Nous approchons les 500.000 malades de longue durée pour un coût proche des 9 milliards d’euros!

Gretel Schrijvers (Mensura)

Laurence Goraj fait le même constat dans sa pratique quotidienne. “C’est clairement plus marqué qu’avant. J’ai fréquemment à traiter des membres de comités de direction coincés avec un groupe international au-dessus d’eux ou des middle managers qu’on presse comme des citrons et qui se retrouvent avec une direction totalement déconnectée de la réalité du terrain et des employés en difficulté qu’il faut gérer.
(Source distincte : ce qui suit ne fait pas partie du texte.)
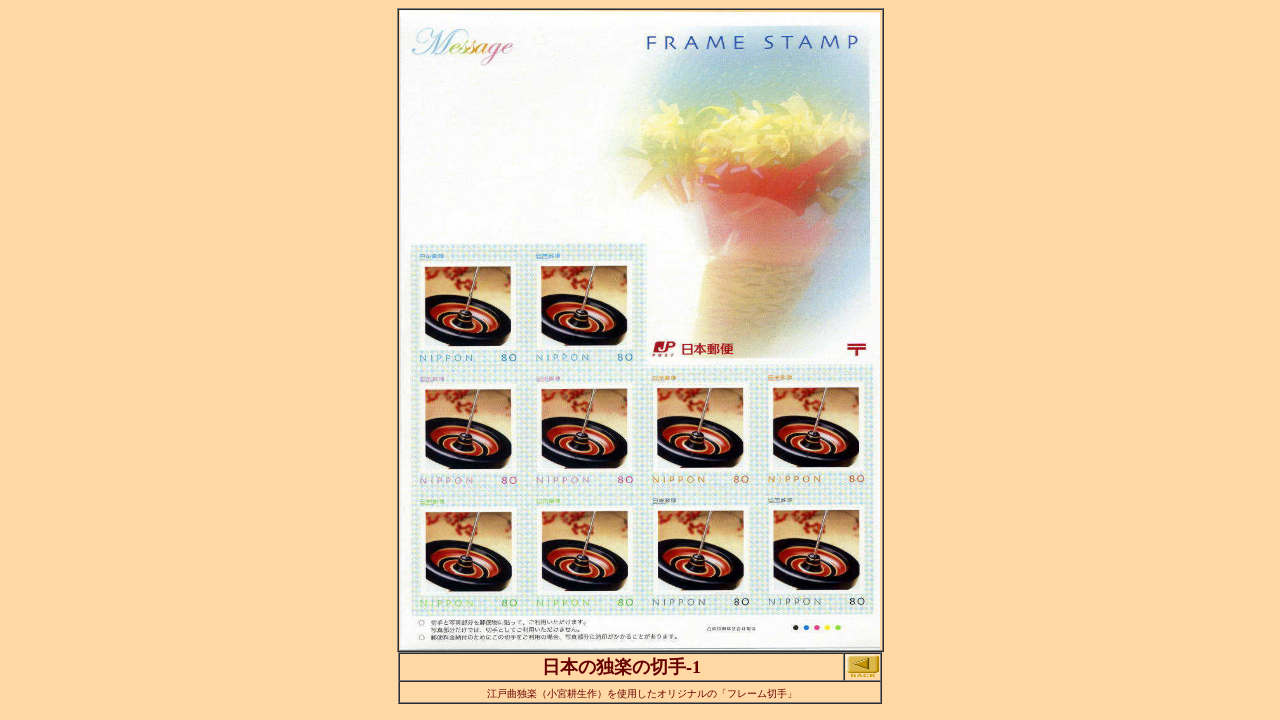

--- FILE ---
content_type: text/html
request_url: http://www.tokorozawa.saitama.med.or.jp/machida/koma-kitte-japan-01.html
body_size: 1279
content:
<!DOCTYPE HTML PUBLIC "-//W3C//DTD HTML 4.01 Transitional//EN">
<HTML>
<HEAD>
<meta http-equiv="Content-Type" content="text/html; charset=Shift_JIS">
<meta name="GENERATOR" content="JustSystems Homepage Builder Version 21.0.5.0 for Windows">
<meta http-equiv="Content-Style-Type" content="text/css">
<TITLE>日本の独楽の切手-1</TITLE>  </HEAD>
<body vlink="#808080" alink="#009300" text="#660000" bgcolor="#ffd8a4" link="#ff1e1e">
<CENTER>
<table cellpadding="0" cellspacing="0" border="1">
  <TBODY>
    <TR>
      <td align="center" height="375" width="483"><img src="komakitte-japan-01-1.jpg" border="0" width="480" height="640" alt="日本の独楽の「フレーム切手」"></td>
    </TR>
  </TBODY>
</table>
</CENTER>
<CENTER>
<table border="1" width="484" height="45" cellspacing="0">
  <TBODY>
    <TR>
      <td width="423" colspan="2" align="center"><B><FONT size="+1">日本の独楽の切手-1</FONT></B></td>
      <td align="right" valign="top" width="29"><img src="13c1.gif" width="33" height="24" border="0" align="top" onclick="history.back();" alt="戻る"></td>
    </TR>
    <TR>
      <td width="454" colspan="3" align="center">&nbsp;<font size="-2">江戸曲独楽（小宮耕生作）を使用したオリジナルの「フレーム切手」</font></td>
    </TR>
  </TBODY>
</table>
</CENTER>
</body>
</HTML>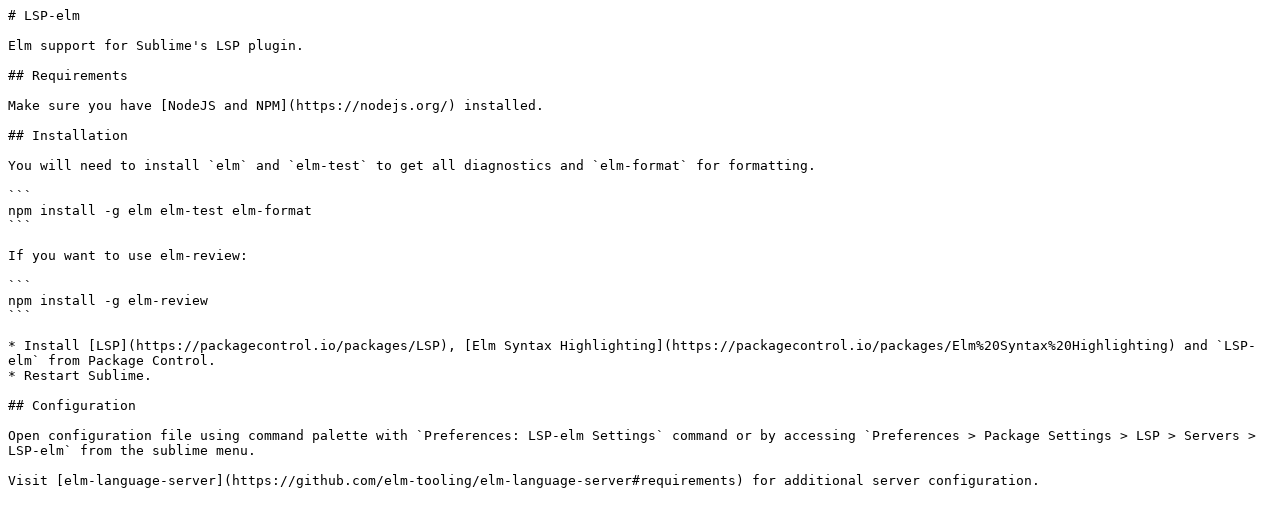

--- FILE ---
content_type: text/plain; charset=utf-8
request_url: https://raw.githubusercontent.com/sublimelsp/LSP-elm/master/README.md
body_size: 132
content:
# LSP-elm

Elm support for Sublime's LSP plugin.

## Requirements

Make sure you have [NodeJS and NPM](https://nodejs.org/) installed.

## Installation

You will need to install `elm` and `elm-test` to get all diagnostics and `elm-format` for formatting. 

```
npm install -g elm elm-test elm-format
```

If you want to use elm-review:

```
npm install -g elm-review
```

* Install [LSP](https://packagecontrol.io/packages/LSP), [Elm Syntax Highlighting](https://packagecontrol.io/packages/Elm%20Syntax%20Highlighting) and `LSP-elm` from Package Control.
* Restart Sublime.

## Configuration

Open configuration file using command palette with `Preferences: LSP-elm Settings` command or by accessing `Preferences > Package Settings > LSP > Servers > LSP-elm` from the sublime menu.

Visit [elm-language-server](https://github.com/elm-tooling/elm-language-server#requirements) for additional server configuration.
Moi, je veux bien prendre en charge des employés au sens large à la demande d’une entreprise si cette dernière joue le jeu et prend en charge sa part de responsabilité pour que cela change. Je suis d’ailleurs occupée avec plusieurs grandes entreprises sur des projets qui mêlent formations et changements organisationnels pour diminuer les risques psychosociaux et les burn-out. J’ai aussi beaucoup de demandes pour former à la détection de ces risques et pour bien soutenir les équipes. C’est certain que les managers ont leur rôle à jouer pour éviter les cas mais pour autant qu’on les soutienne eux aussi. Et on m’appelle aussi beaucoup pour mettre en place le prochain retour au bureau. Clairement, et c’est un bon signe, je ressens un changement au sein des entreprises. Les analyses de risques obligatoires liées à la loi de 2014 doublées de quelques formations sans suivi pour se donner bonne conscience, c’est fini. Je suis plus challengée. Il faut que cela marche, il faut trouver des solutions. Et j’ai ça dans tous les secteurs: public, pharma, énergie, automobile, etc.”

Le choix de la liberté

Chez Sodexo Belgique, en tout cas, on a décidé d’être proactif sur la question du bien-être. D’une part, pour les employés du siège, a été mise en place une politique constructive en matière de télétravail. Liberté totale est donnée pour organiser son travail sans limite de jour pour télétravailler. Tout se discute avec le manager en fonction des besoins de l’équipe.

“Tout est ouvert, conclut Caroline Aelvoet. A côté de cela, pour l’ensemble de nos employés dont une partie importante demeure en chômage temporaire Corona, nous avons mis en place un parcours-programme bien-être. Chez Sodexo, la sécurité physique, vu nos métiers, a toujours été une priorité. La pandémie a modifié ces priorités et la santé mentale a pris de l’importance. Car nous devons agir surtout pour le bien-être de nos employés. Nous avons donc mis en place une plateforme qui donne de l’information sur un certain nombre de problématiques ainsi que les outils à disposition pour y remédier. Mais comme c’est un sujet qui peut être tabou, nous allons nous contenter d’indiquer le chemin pour prendre sa santé en main. Nous allons accompagner cela de campagnes de sensibilisation mensuelles sur des sujets précis comme le sommeil, la déconnexion, l’alimentation, etc. Securex, notre partenaire, va aussi porter ce programme sur nos sites. Les responsables de ces sites pourront le solliciter s’ils détectent des soucis.”